I actually already did it again, since it doesn't make sense to binary
upgrade all those source files, I renamed /usr/src to something else,
and this greatly reduced the number of files for fetching to 435 ones.
The old error message is gone (it's a fairly new and high quality
server). It was eventless until to the following:
Installing new kernel into /boot/GENERIC... done.
Moving /boot/kernel to /boot/kernel.old... done.
Moving /boot/GENERIC to /boot/kernel... done.
Removing schg flag from existing files...
Then my connection to the server froze and I found the server rebooted
itself. After login I found it was 6.1-RELEASE FreeBSD 6.1-RELEASE
#0: Sun May 7 04:32:43 UTC 2006.
Don't know why it rebooted, and my concern it: had it finished
upgrading? I looked into the upgrade.sh and found it should continue
working on files referred in old-index, new-index-nonkern, new-index.
However none of these files were found in the directory. Also I am
worried whether the schg flags were recovered. How can I check these?
Colin Percival wrote:
> John Rogers wrote:
> Hi, I was upgrading following Colin's "FreeBSD 6.0 to FreeBSD 6.1
> binary upgrade"
> but it failed. I installed freebsd 6.0 release and only used Colin's
> freebsd-update to updae before. There is plenty of free space on that
> partition. What do you advise me to do to finish the upgrade?
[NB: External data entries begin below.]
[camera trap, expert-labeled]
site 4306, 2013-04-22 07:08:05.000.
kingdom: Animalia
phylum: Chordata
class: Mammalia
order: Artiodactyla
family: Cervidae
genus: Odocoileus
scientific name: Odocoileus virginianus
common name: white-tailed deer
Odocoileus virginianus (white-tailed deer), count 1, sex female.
Based on what you pasted below, I suggest
1. Figure out why /usr/bin/gdbtui can't be read. In particular, make
sure your hard drive isn't dying.
2. The error which made the script terminate is either due to a dying
hard drive or a network problem which made it impossible to fetch some
files. Re-run the script; it won't bother fetching files which it
Note that at this point all the script has done is to examine your
system and download files; it won't start actually upgrading anything
until it makes sure that it has all the files it needs. :-)
> I also wonder why these binary update and upgrade are not legitimized
> in the freebsd core distribution. An important reason why linux is
> used by more is its easy update solution similar to Microsoft's
> Windows Update. Sure "make world" is fun especially to developers.
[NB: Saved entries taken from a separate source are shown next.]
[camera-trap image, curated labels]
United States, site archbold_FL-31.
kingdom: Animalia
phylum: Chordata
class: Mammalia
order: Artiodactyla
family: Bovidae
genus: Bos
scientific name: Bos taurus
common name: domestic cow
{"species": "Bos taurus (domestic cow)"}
> But providing easy update and upgrade tools in addition will attract a
> large user base who just need a stable and easy to use operation
> system - and many of them can be companies who can be potential donors
> to the freebsd project. So the effort to this path will be well
We're moving in that direction. Everything starts out by being experimental
before becoming officially supported and endorsed.